Everett's channel is one of the very best.  He really just shares his machining progress and challenges.  It is the most honest machining channel out there.

yeah ICWeld.  good stuff - and Pacific Arc Tig Welding, but he shills a little nowadays.


----------



## trlvn (Jan 15, 2022)

@Everett  We know you're secretly a multi-billionaire and your 'average guy in the garage' persona is all just an act!    Seriously, I really enjoyed your machining videos and learned a lot surfing over your shoulder.  When and if you can get some more, I'll be there.

Regarding the other channels, I personally think the thing to do is 'vote with your feet'!  If you don't like what a Youtuber is doing, unsubscribe and find other content.  Or get off Youtube altogether!  

I've tried to watch some of the 'big name' channels (like Jimmy Diresta) and couldn't be bothered to finish the first video.  If others like it, that's fine.  It is not like there is a shortage of content.

Craig


----------



## deleted_user (Jan 15, 2022)

Everett said:


> I didn't get my channel started to be famous, nor am I a gifted maker, nor did I have any spectacular equipment, for sure.  I appreciate to have a few things in my shop that others might not have access to, and also realize that many others have better gear, skills, equipment, and camera personality.  In fact, I have learned much from the comments that people leave, both the positive and negative, and it has helped me improve.
> 
> I got into it because I was already making parts and pieces for myself and my buddies, and after seeing John Mills (doubleboost), a self professed "mechanic who pisses about," I decided to give it a shot.  It has never been a goal to "get rich on YouTube."  I was just hoping to be able to join in and share ideas with others who know more about these things than I do.  Just like on this forum.  It has been interesting to see how a number of people have been interested in some of my projects, and not in others.  And that is totally fine by me, I'm not chasing the money.  And yes, I sometimes get into making a tool to make a tool to make a thing, but it's partly the challenge so I can learn more, and sometimes due to cost/local availability for some things.
> 
> ...


dude I'll subscribe to your channel, because you didn't even use your post to promote it... what is the link


----------



## Dabbler (Jan 15, 2022)

https://www.youtube.com/channel/UCdOPminKhv7QRRnNzDu1DCw/videos


----------



## Crankit (Jan 15, 2022)

Most of the ones I keep an eye out for is Everett, Dudley Toolwright, Oxtools. Woods Creek and AlwaysSunnyintheshop did great videos but they're not posting many videos anymore. mrpete gets a watch frequently as he's consistently pushing out his videos even if they're not all that interesting anymore. I agree Abom was pretty thick on the promotional videos for quite a while and I stopped watching most of his videos.


----------



## Darren (Jan 15, 2022)

Be sure to watch Mr Petes other 1786 videos on the particular subject 

LOL i actually really like his vids. He's a smart guy.


----------



## Everett (Jan 15, 2022)

Lol, thanks @Dabbler, you beat me to it. Hopefully I can get a build update up in the next week or so, the conduit and wiring is finally going in.
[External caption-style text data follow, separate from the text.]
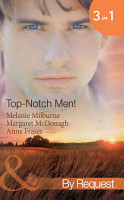 Top Notch Men   In Her Boss s Special Care  Top Notch Docs  Book 3    A Doctor Worth Waiting For  Top Notch Docs  Book 5    Dr Campbell s Secret Son  Top Notch Docs  Book 6   Mills   Boon By Request  PDF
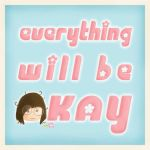 WILL BE OKAY by deWhin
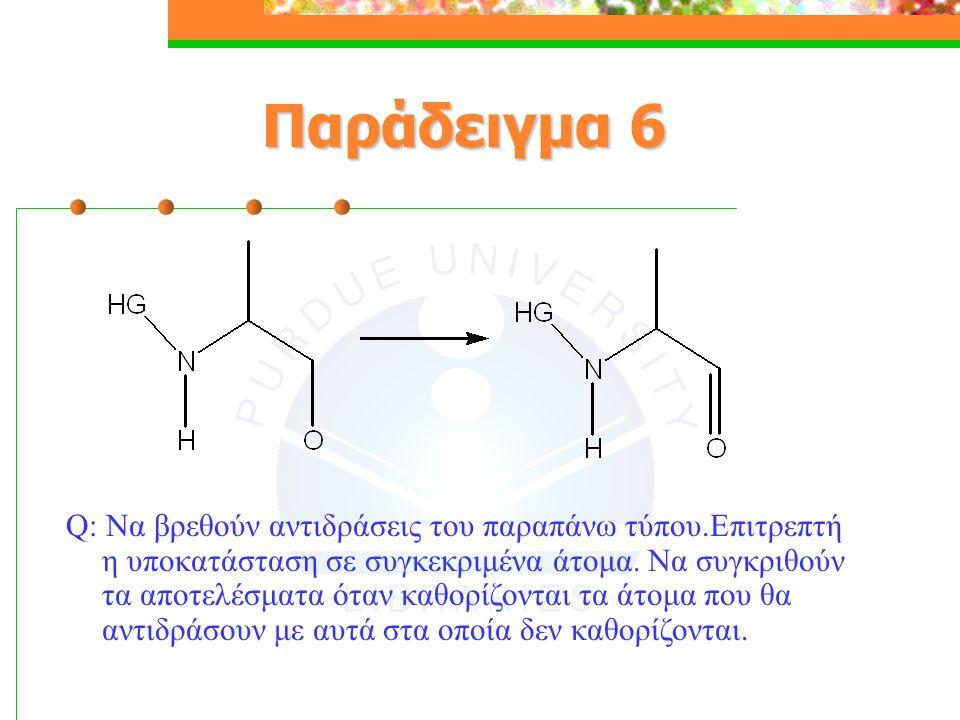 Παράδειγμα 6 Q: Να βρεθούν αντιδράσεις του παραπάνω τύπου.Επιτρεπτή η υποκατάσταση σε συγκεκριμένα άτομα.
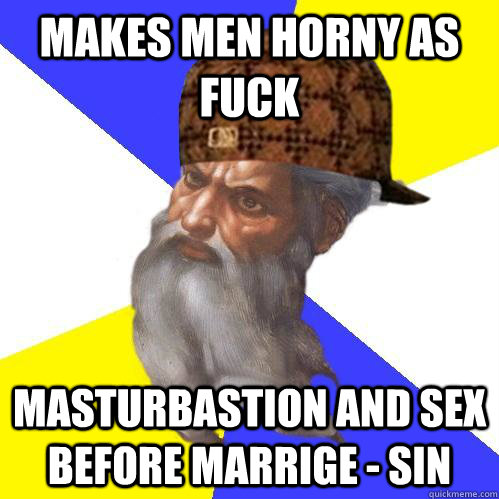 Makes men horny as fuck Masturbastion and Sex Before marrige - SIN  Scumbag Advice God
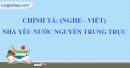 Chính tả (Nghe - viết): Nhà yêu nước Nguyễn Trung Trực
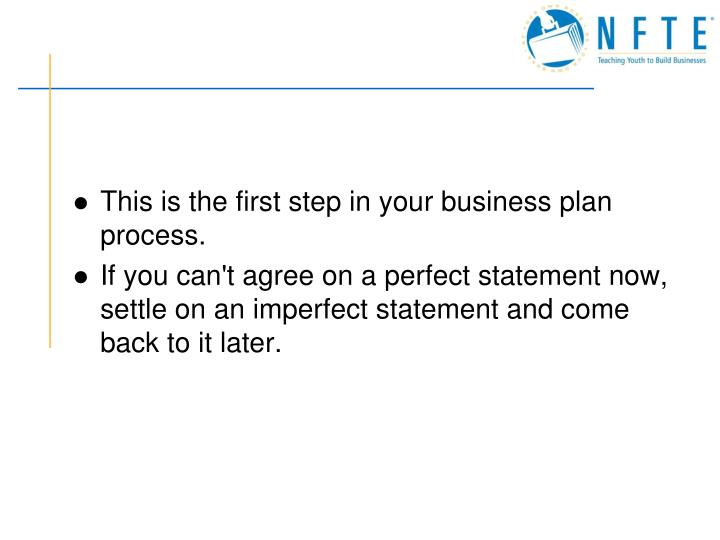 This is the first step in your business plan process.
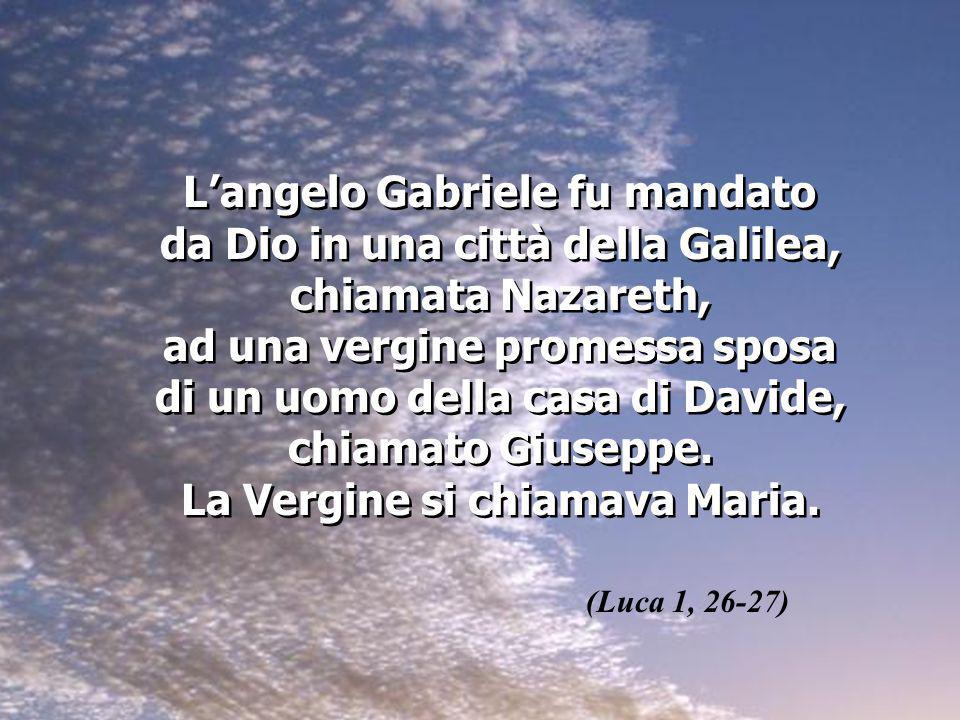 L'angelo Gabriele fu mandato da Dio in una città della Galilea, chiamata Nazareth, ad una vergine promessa sposa di un uomo della casa di Davide, chiamato Giuseppe. La Vergine si chiamava Maria.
I'm attaching these from.my phone, please forgive me if it causes formatting/stupid size issues.


----------



## Degen (Jan 16, 2022)

TorontoBuilder said:


> I dont watch nearly as much youtube as I used to. When I do now it is only for instruction/inspiration and I always take things with a grain of salt. But still it burns me to hear the utter BS some really high profile tubers will spout when they get thousands of dollars with of free equipment and then tell everyone else how affordable it all is...
> 
> Most recently I just watched a gentleman say how great this Chinese import tapping arm is, with the only complaint being that it is not as smooth as some models.... and only cost a few hundred bucks. Reality check, it costs $1200 bucks without any tooling.
> 
> I can't decide who is worse, but leaning towards those 3d printing guys.


Tapping arm why, tapped well over 1,000 8-32 last year, using a Dewalt cordless drill (get a high end model as it has electronic torque sensing).


----------



## Dabbler (Jan 16, 2022)

Degen said:


> Tapping arm why



Some machinists use a tapping arm because it is 'cool'.  If you are tapping less than 500 holes per year (or maybe 1000), a mill, mill drill or drill press is sufficient - and a $200-$400 tapping head makes it nearly effortless.


----------



## Degen (Jan 16, 2022)

Dabbler said:


> Some machinists use a tapping arm because it is 'cool'.  If you are tapping less than 500 holes per year (or maybe 1000), a mill, mill drill or drill press is sufficient - and a $200-$400 tapping head makes it nearly effortless.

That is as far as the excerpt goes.